Beijing denies accord breach

PUBLISHED : Tuesday, 24 May, 1994, 12:00am
UPDATED : Tuesday, 24 May, 1994, 12:00am

BEIJING last night reacted swiftly to deny a report by the New York-based Human Rights Watch/Asia containing fresh evidence alleging Chinese officials knowingly violated a Sino-American understanding banning the export of prison-made goods to the United States.

But in denying the report, due to be made public today, authorities confirmed that the Beijing No 2 Prison did sign an agreement with a Beijing factory to subcontract the quality control work of latex medical examination gloves made by the Beijing Latex Factory.

An unidentified ''responsible official'' of the Ministry of Justice was quoted by Xinhua (the New China News Agency) as saying that although the Beijing No 2 Prison was responsible for the quality control work, the contract signed stated that all the latex gloves examined by the prisoners were for ''domestic sales'' only.

The official also denied an earlier claim by HRW/ Asia that prisoners at the Beijing No 2 Prison faced inhumane treatment and said since physical punishment for prisoners was subject to strict supervision under Chinese laws, abuses did not exist.

Robin Munro, HRW/ Asia spokesman in Hong Kong, last night welcomed the ''confirmation'' by the Chinese official but said his group had ''documentary evidence'' to show that the bulk of the medical gloves were in fact exported to the US.

According to the HRW/ Asia report, an American company, Technical Consulting Trade Co (TCTC) in Illinois, was identified by the human rights watchdog as having imported 100 tonnes of latex medical examination gloves involving the use of prison labour.
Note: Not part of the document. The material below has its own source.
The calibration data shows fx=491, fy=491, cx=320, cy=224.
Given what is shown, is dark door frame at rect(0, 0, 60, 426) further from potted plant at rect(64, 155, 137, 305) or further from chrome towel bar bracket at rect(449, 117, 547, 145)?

The report said the imports, which arrived in five shipments in Long Beach, California, between last October and February, were a contravention of both US laws and a Memorandum of Understanding (MOU) signed by the Chinese and US governments in 1992.

TCTC president Roger Newman is quoted in the report as saying that although he had heard rumours of the involvement of prison labour, he knew nothing of the contract between the Beijing Latex Factory and Beijing No 2 Prison or anything about the conditions in which the prisoners worked.

The Beijing No 2 Prison, according to an earlier report released by HRW/ Asia and another New York-based organisation, Human Rights in China, jailed more than 50 political prisoners who were mostly peaceful ''counter-revolutionary'' dissidents imprisoned after the June 4, 1989, government crackdown.